I then tried mapping the time of the oldest transaction that was using version store using the below query:
select dateadd(ss, -637803,getdate())
I then mapped the above time with last_batch in master.sys.sysprocesses table.
select spid, login_time, last_batch, status from master.sys.sysprocesses where last_batch between '2016-09-20 05:44' and '2016-09-20 05:46'
kill 484
The SPID was in sleeping state and was 7 days old. As soon as I killed the SPID, the version cleanup started and Version store size started to decrease. The session that was in sleeping state was actually blocking the version store from cleaning up.

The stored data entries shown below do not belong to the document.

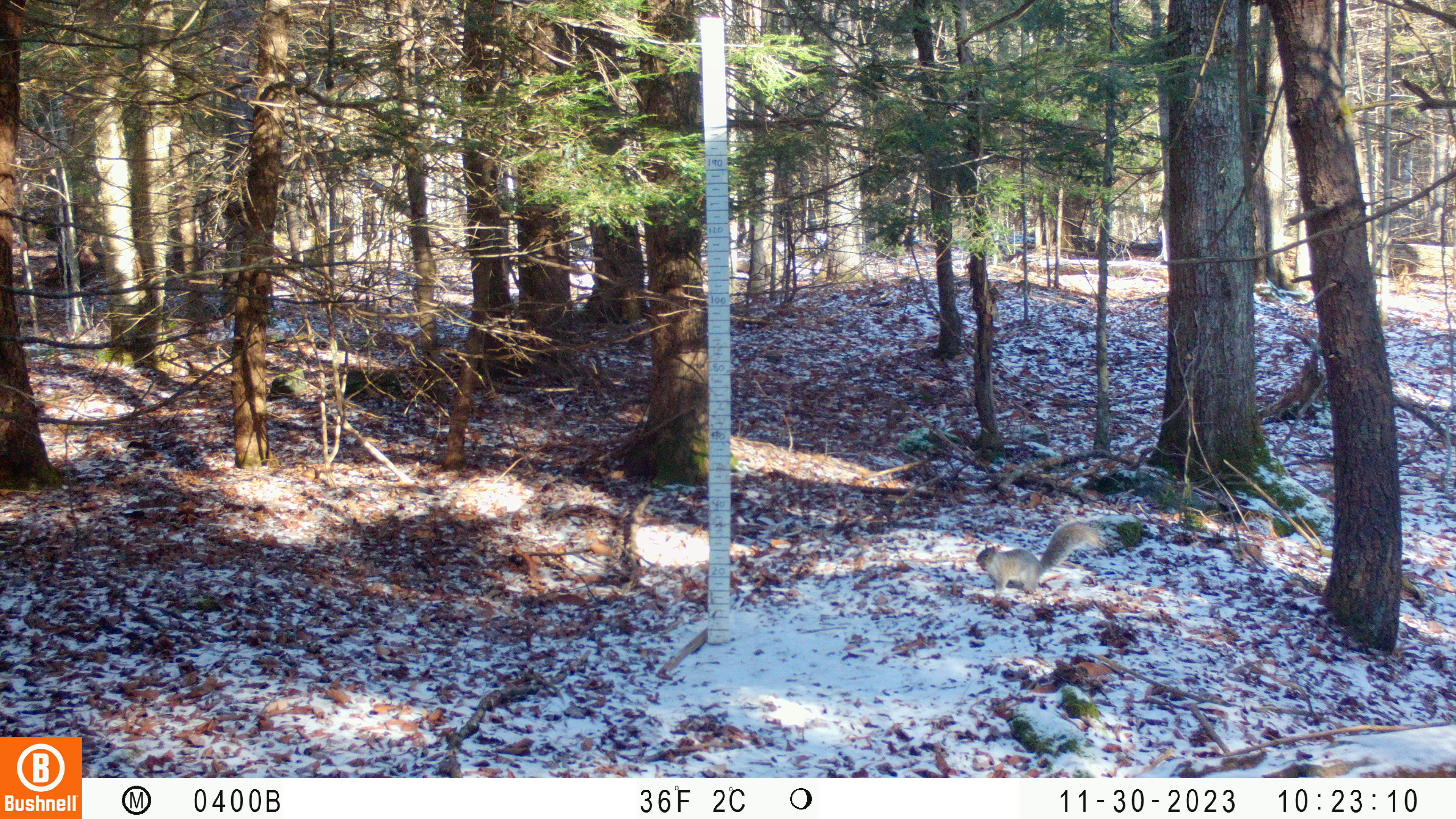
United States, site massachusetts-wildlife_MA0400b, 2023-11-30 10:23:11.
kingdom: Animalia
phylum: Chordata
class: Mammalia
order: Rodentia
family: Sciuridae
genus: Sciurus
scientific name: Sciurus carolinensis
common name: gray squirrel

SELECT GETDATE() AS runtime, SUM(user_object_reserved_page_count) * 8 AS usr_obj_kb, SUM(internal_object_reserved_page_count) * 8 AS internal_obj_kb, SUM(version_store_reserved_page_count) * 8 AS version_store_kb, SUM(unallocated_extent_page_count) * 8 AS freespace_kb, SUM(mixed_extent_page_count) * 8 AS mixedextent_kb FROM sys.dm_db_file_space_usage;
Conclusion
It is good to monitor tempdb growth on AlwaysON secondary server because alwaysOn uses tempdb to store row versions and temporary readonly statistics that are created by optimizer on readonly databases.
The performance counters like Version Store Size (KB), Version Cleanup rate (KB/s), Version Generation rate (KB/s), Longest Transaction Running Time are helpful in troubleshooting version store growth in tempdb. It is also a good practice to kill sessions that are idle for long.
This was one of the interesting issues I faced in the recent past and wanted to share the same with you. Hope my article is helpful.